The natural stimulus is an unconditioned stimulus (UCS) because it doesn’t require any conditioning to cause the reaction. The neutral stimulus becomes a conditioned stimulus (CS), and the involuntary response becomes a conditioned response (CR).
The case of Pavlov’s dogs is the most famous example. Ivan Pavlov rang a bell every time he fed his dogs. Eventually, they began to salivate every time they heard the sound, whether or not they received food. The natural salivation became a conditioned response.
In classical conditioning, extinction occurs when the conditioned stimulus is applied repeatedly without being paired with the unconditioned stimulus. Over time, the learned behavior occurs less often and eventually stops altogether, and conditioned stimulus returns to neural.
In the example of Pavlov’s dogs, after Pavlov subsequently rang the bell many times without bringing food, the dogs gradually stopped salivating at the sound.
Extinction in Operant Conditioning
Operant extinction refers to the weakening and eventual stop of the voluntary, conditioned response.
For example, a child associates the sound of a microwave with her favorite snack, and she rushes into the kitchen. But after dad uses the microwave several times without making the snack, she gradually stops.
The Road to Extinction Can Be Bumpy
The extinction process takes time. And it is not always straightforward or “clean-cut.”
An extinction burst is a temporary increase in frequency, duration, or magnitude of the conditioned behavior during the extinction process. During this period, the extinct behavior repeats more in an attempt to bring back the unconditioned stimulus.
For instance, a parent may try to use differential attention – increase attention for good behavior and no attention for bad behavior – to extinct a child’s challenging behavior. However, the child may act up more to try to get back the parents’ attention1.

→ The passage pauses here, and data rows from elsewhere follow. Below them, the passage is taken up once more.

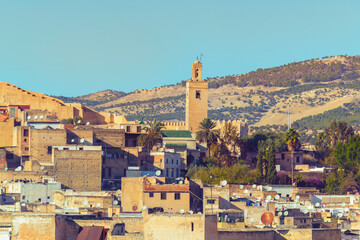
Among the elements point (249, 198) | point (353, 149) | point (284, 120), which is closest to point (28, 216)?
point (249, 198)

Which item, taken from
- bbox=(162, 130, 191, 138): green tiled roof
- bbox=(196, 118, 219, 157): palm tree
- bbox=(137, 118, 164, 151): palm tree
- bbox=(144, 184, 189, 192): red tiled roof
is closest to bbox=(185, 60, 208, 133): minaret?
bbox=(162, 130, 191, 138): green tiled roof

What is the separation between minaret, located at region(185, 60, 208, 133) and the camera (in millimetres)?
97688

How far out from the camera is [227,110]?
19900cm

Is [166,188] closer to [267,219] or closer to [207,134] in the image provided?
[267,219]

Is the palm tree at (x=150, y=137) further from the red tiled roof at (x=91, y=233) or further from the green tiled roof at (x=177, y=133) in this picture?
the red tiled roof at (x=91, y=233)

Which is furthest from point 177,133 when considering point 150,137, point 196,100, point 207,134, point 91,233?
point 91,233

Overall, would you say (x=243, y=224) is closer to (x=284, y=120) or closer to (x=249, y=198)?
(x=249, y=198)

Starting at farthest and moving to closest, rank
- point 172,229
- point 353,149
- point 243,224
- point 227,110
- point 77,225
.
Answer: point 227,110, point 353,149, point 243,224, point 77,225, point 172,229

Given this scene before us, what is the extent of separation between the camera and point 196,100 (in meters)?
99.4

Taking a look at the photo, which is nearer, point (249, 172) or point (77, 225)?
point (77, 225)

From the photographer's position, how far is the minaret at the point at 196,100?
9769cm

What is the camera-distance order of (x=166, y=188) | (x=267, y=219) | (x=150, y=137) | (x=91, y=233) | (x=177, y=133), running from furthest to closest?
(x=177, y=133) → (x=150, y=137) → (x=166, y=188) → (x=267, y=219) → (x=91, y=233)

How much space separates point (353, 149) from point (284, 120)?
93.6 m

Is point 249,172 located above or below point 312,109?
below
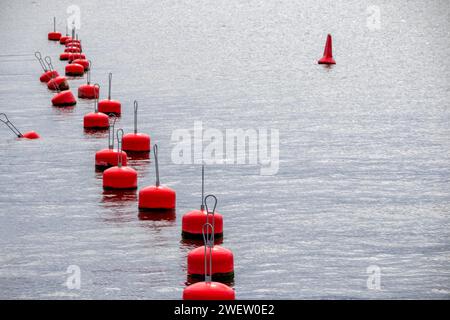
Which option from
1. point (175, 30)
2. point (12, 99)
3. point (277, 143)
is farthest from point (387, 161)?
point (175, 30)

Extinct Behavior May Come Back After Extinction
Extinction doesn’t mean the behavior is gone forever. Spontaneous recovery is the sudden return of the previously extinct behavior.
Extinction burst can also turn into extinction-induced aggression when the individual increases the extinct behavior or uses a different undesired behavior aggressively to try to get back the lost reinforcement2.

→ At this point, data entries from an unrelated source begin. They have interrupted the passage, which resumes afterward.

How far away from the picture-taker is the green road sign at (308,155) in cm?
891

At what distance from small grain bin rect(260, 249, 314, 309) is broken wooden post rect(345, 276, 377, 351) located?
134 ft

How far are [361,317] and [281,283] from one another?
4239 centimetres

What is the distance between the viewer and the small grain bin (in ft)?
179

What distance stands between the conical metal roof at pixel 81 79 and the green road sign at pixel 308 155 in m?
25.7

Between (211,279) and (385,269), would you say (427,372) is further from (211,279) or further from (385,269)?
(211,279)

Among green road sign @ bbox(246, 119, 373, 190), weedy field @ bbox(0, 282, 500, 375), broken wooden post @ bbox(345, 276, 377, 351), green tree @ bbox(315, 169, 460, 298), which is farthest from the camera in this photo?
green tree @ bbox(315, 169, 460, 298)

What Influences Resistance to Extinction
The schedules of reinforcement play a significant role in how resistant a learned behavior is to extinction. A continuous schedule reinforces the conditioned response every time while a partial schedule reinforces only some of the times.
Behavior acquired under partial reinforcement schedule is more resistant to extinction than action acquired under continuous reinforcement. This phenomenon is called the Partial Reinforcement Extinction Effect (PREE)3.
One good illustration of the resistance to extinction property is gambling. Gambling addiction, especially slot machine addiction, is notoriously hard to extinct. When gambling, a gambler wins some of the time, but not all of the time. This partial reinforcement significantly increases the resistance to addiction extinction4.
Another factor that influences extinction is context. Context refers to anything in the environment. It could be scenery, location, or presence of other objects.
Let’s say a target behavior is acquired in context A and the extinction process carries out in the same context. After extinction completes, meaning an individual doesn’t react to the conditioned stimulus anymore, presenting the conditioned stimulus in another environment may result in the spontaneous recovery of the extinct behavior5.
One way to improve the success of extinction is to perform it in multiple contexts, which increases the chance that cues present at extinction will be present in different settings6.
Extinction Doesn’t Erase Previous Learning
Because of the possibility of spontaneous recovery and dependance on context, psychologists now believe that extinction is not an unlearning process. Rather, it is a form of new learning, called extinction learning7.
Instead of erasing previous learning, the individual learns a new association between the conditioned stimulus and the lack of unconditioned stimulus8.
Final Words on Extinction in Psychology
Extinction is a complicated process in which behavioral and neurological responses are linked tightly together. It is not a process that we have a complete understanding. Scientists are still uncovering the different components at play.
The difficulty in extinguishing an undesired behavior in their children can be frustrating for parents. But before jumping to the “my child is stubborn” or “I have a strong-willed child” conclusion, apply the extinction process consistently in different settings. Patience and practice can pay off.